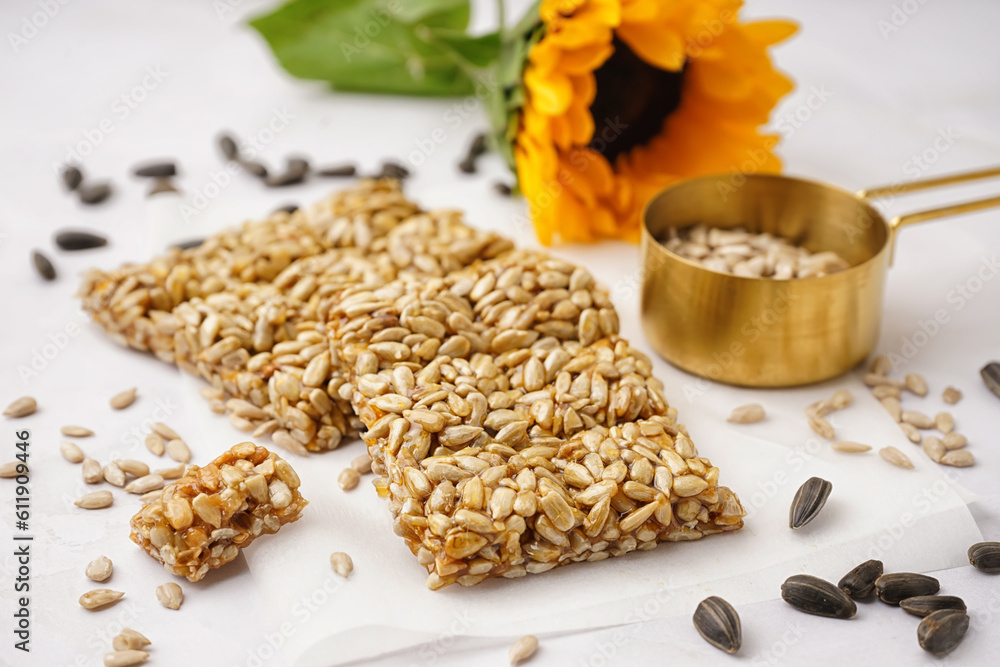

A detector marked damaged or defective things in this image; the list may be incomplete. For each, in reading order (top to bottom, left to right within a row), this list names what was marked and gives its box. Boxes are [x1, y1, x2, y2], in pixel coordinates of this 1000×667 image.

broken seed bar piece [131, 444, 306, 580]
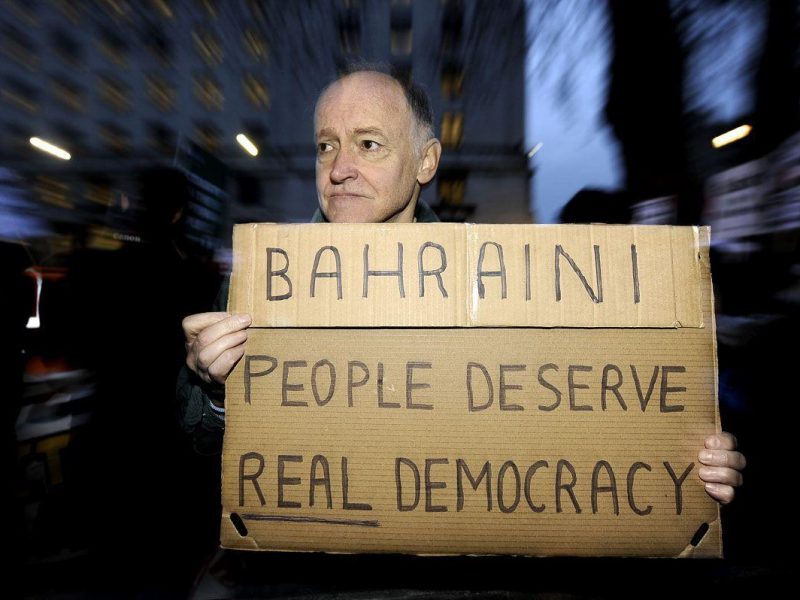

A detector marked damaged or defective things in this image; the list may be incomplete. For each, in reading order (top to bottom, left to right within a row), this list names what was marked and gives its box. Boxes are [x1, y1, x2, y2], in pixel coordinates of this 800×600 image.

torn cardboard corner [228, 223, 704, 328]
torn cardboard corner [222, 224, 720, 556]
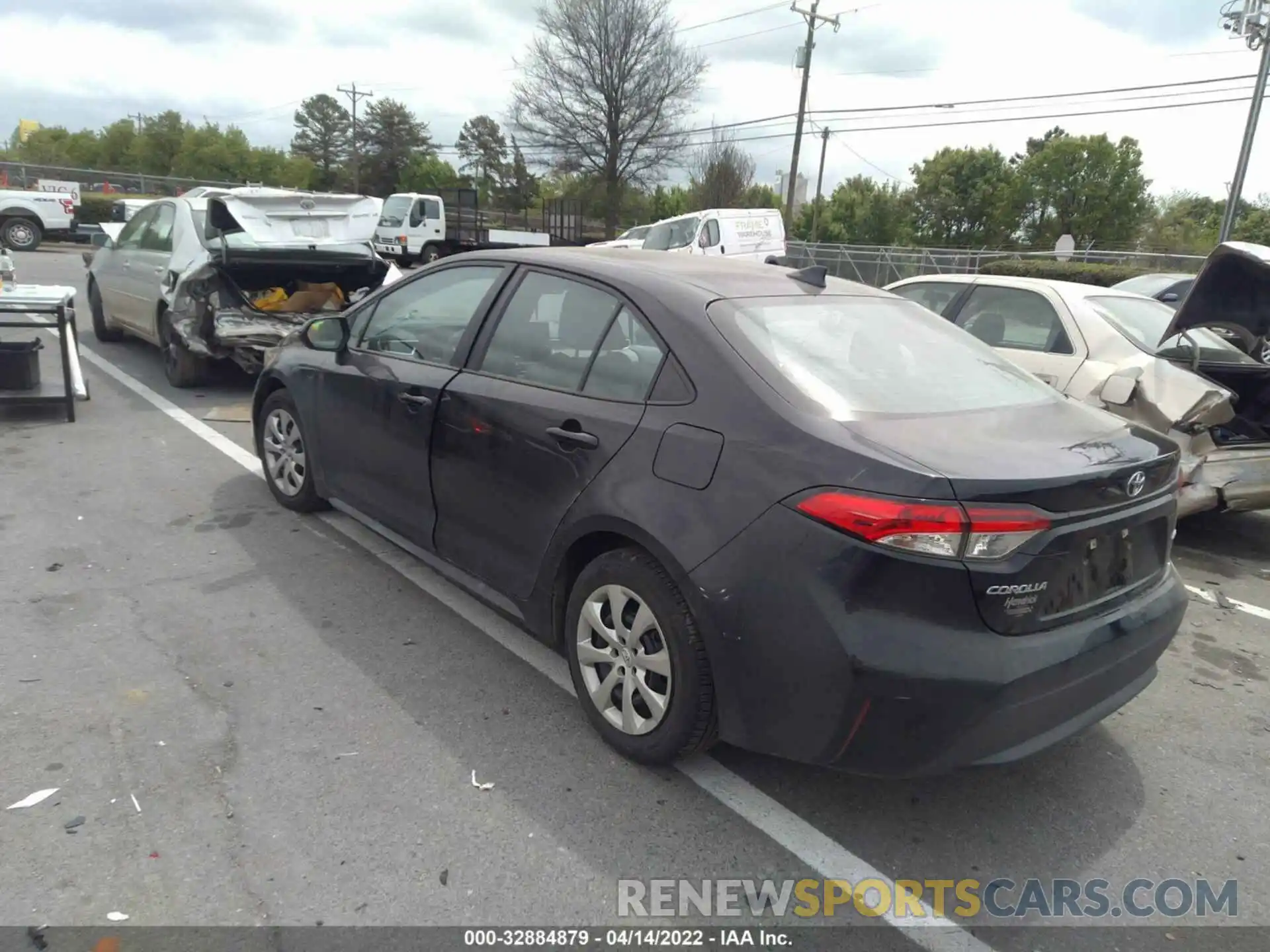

**What needs to be done**.
Extract from the records every line from the one containing "this 800×600 image." through the end of the records, both ends included, and reproduce them without change, leaving out the pictures.

**The output**.
A detector marked damaged or defective things in this image; the list may be incomplete. For each, in reading order (top to bottom, left to right within a row), this list names what was marked and gives its box. Boxes are [x1, y1, x2, y2], in pixel coordinates of this 800×600 image.

torn cardboard corner [228, 223, 704, 328]
torn cardboard corner [222, 224, 720, 556]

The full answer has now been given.